## BEGIN Text section

The Supreme Court affirmed the judgment of the trial court, holding that the contentions of the appellant were without legal merits. The Court noted that certain issues raised by the appellant in the bill of exceptions and before the Court, especially regarding the trial judge’s ruling on the law issues, were not excepted to in the trial court, and, hence, they could not be entertained by the Supreme Court. The Court also opined that while the appellant has accused the trial judge of errors in certain of his rulings during the trial and in the rendition of final judgment, appellant had failed to state specifically and distinctly the reasons for the exceptions. The Court therefore held that under the circumstances it could not give credence to those counts in the bill of exceptions. Observing that the appellee had proved his case, the Court affirmed the judgment of the lower court.

M. Fahnbulleh Jones appeared for appellant. S. Edward Carlor appeared for appellee.

MR. JUSTICE YANGBE delivered the opinion of the Court.

Appellant issued $8,000.00 a promissory note in favour of appellee. A part payment of the amount was to be made through the office of the Deputy Speaker of the Peoples Redemption Council on Capital Hill in Monrovia on the 20th of March 1981, at 3:p.m. The amount was a compensation for bodily injuries sustained by appellee as a result of an automobile accident in which appellee was involved. It would appear that appellant defaulted, and appellee consequently brought this suit in the Debt Court for Montserrado County to recover the entire amount. The pleadings exchanged in the case only contained factual contentions; therefore, on February 10, 1981, the trial judge ordered the parties to produce evidence to prove the contentions raised in their respective pleadings.

Although the records show that all the parties were represented in Court as of record, no exception was noted to the ruling by either side. Thereafter, about six different notices of assignment were served and acknowledged by each party for trial of the case. Finally, on the 11th of June, 1982, the hearing commenced with the participation of appellant and his lawyer.

On the 15th of June, 1982, the case was again called as per assignment, but counsel for appellant failed to appear without leave of Court. The appellant was dismayed and said he did not know why his counsel had not appeared, although he was aware of the assignment. However, appellant requested a postponement until the 10th of August 1982, but appellee interposed an objection which was sustained; whereupon, appellee continued production of evidence, rested and the case was suspended. When the hearing resumed, counsel for appellant again failed to appear without excuse, but his client, appellant, alone appeared. Consequently, counsel for appellee moved the court to proceed to render final judgment according to the evidence adduced, in view of the failure of appellants’ counsel to show up for trial. The request was granted.

## END Text section

According to the court opinion above, what was the amount of the promissory note the appellant issued in favor of the appellee?

## BEGIN Excerpted records

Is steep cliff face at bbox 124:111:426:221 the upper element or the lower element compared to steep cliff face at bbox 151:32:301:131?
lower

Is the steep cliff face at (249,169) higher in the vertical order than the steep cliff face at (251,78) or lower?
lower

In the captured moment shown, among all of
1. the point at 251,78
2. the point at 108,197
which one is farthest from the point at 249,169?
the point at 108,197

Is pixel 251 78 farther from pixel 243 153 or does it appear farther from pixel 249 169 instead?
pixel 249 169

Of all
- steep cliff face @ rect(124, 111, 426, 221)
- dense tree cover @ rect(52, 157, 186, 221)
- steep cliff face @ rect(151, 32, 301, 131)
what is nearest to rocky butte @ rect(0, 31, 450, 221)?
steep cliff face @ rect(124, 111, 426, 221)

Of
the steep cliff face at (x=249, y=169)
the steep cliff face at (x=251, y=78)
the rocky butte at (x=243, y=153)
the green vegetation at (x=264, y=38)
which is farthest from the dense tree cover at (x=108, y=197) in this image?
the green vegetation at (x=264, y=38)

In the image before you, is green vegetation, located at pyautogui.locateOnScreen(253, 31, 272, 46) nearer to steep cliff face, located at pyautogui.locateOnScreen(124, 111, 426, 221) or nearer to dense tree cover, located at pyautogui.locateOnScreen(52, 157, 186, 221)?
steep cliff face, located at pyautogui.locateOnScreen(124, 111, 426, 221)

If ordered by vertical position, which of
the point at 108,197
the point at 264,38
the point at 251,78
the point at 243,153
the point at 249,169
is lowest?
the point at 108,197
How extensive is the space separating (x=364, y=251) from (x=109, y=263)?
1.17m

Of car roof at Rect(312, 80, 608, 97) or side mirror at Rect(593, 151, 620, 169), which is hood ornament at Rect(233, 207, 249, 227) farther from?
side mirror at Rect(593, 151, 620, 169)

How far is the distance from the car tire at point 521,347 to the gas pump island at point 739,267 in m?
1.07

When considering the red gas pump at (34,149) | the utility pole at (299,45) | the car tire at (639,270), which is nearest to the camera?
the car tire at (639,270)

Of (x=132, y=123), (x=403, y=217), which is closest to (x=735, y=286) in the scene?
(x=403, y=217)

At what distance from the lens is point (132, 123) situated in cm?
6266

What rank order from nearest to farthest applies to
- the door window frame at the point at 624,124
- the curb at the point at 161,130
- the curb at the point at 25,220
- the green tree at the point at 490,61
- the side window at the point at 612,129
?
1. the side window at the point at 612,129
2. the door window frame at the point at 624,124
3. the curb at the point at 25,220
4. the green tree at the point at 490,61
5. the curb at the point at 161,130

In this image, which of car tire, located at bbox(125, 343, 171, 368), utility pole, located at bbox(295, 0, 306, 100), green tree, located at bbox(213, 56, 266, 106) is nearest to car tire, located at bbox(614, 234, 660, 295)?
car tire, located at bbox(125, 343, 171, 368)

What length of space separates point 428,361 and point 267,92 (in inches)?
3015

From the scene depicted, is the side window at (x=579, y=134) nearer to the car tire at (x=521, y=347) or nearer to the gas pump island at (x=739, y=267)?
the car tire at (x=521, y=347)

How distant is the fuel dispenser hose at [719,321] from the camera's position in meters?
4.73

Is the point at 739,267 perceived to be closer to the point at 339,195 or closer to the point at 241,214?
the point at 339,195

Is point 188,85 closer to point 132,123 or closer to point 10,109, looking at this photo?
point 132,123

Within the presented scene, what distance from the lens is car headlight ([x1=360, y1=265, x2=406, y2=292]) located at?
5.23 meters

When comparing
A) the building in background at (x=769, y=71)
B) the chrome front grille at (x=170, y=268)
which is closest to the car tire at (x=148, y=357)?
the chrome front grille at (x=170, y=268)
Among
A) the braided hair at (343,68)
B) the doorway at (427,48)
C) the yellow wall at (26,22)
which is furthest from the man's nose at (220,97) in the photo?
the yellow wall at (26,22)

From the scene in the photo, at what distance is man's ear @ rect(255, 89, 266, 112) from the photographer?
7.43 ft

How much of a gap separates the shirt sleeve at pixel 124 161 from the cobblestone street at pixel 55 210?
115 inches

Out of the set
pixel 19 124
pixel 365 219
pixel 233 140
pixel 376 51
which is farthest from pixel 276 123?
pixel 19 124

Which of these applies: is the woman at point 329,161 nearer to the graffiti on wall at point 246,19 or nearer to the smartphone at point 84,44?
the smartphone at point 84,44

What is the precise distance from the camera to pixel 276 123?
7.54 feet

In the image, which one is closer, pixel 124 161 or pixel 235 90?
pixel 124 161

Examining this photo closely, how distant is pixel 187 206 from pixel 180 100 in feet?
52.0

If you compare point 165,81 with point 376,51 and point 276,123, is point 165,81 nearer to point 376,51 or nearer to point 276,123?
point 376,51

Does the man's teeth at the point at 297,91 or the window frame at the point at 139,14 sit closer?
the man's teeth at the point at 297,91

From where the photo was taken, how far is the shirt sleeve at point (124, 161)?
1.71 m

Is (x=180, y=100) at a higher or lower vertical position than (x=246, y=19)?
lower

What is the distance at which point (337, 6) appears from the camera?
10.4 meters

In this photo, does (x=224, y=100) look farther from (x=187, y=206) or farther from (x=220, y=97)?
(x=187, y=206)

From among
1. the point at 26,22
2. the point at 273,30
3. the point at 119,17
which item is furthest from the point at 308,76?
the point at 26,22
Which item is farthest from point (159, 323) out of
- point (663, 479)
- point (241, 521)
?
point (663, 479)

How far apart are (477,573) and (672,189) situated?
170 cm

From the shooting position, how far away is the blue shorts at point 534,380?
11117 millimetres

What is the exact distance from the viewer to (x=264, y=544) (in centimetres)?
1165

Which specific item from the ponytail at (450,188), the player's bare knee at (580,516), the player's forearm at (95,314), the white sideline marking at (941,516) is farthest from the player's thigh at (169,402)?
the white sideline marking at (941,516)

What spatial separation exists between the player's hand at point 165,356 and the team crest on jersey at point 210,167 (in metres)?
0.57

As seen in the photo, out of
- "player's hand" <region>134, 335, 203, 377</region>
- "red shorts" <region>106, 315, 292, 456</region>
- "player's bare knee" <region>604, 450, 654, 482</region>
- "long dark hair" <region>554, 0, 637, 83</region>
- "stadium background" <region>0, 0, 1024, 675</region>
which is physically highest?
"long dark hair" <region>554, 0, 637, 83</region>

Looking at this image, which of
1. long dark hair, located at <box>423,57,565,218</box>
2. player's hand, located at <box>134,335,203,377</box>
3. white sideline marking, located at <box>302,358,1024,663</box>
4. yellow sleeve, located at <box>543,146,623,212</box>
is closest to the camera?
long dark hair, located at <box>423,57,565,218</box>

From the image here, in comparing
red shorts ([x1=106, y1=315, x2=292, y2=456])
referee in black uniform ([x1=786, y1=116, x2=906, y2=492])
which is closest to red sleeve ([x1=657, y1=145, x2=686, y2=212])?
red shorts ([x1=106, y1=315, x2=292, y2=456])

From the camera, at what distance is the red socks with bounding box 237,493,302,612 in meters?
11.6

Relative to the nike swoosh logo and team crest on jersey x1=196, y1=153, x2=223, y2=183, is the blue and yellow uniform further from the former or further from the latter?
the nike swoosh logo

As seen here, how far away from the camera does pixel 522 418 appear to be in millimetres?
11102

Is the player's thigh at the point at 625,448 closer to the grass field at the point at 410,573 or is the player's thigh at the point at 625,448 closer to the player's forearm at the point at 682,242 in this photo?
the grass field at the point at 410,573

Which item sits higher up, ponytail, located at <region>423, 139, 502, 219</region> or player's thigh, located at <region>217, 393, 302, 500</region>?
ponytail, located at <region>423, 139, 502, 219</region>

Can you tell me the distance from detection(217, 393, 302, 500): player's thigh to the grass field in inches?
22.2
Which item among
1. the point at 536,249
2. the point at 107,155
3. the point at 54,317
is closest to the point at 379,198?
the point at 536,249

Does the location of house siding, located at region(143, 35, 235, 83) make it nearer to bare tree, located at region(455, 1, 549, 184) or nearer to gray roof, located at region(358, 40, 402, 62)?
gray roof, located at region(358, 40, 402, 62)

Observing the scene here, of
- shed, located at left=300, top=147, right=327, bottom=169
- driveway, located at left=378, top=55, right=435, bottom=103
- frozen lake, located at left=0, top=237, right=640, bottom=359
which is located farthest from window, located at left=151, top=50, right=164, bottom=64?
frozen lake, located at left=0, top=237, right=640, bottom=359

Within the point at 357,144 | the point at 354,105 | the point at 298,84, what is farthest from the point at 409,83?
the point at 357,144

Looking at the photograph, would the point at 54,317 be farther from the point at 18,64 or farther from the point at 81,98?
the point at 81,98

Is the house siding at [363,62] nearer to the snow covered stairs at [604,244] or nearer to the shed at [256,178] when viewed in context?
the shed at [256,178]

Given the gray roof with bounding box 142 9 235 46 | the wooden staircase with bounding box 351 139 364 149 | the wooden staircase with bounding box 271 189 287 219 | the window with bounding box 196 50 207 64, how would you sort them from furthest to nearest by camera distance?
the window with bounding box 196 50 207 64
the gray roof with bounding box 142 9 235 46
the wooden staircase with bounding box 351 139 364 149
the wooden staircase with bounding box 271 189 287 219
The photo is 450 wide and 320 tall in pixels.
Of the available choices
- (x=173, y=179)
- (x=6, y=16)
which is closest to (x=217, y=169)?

## END Excerpted records

Correct output => $8,000.00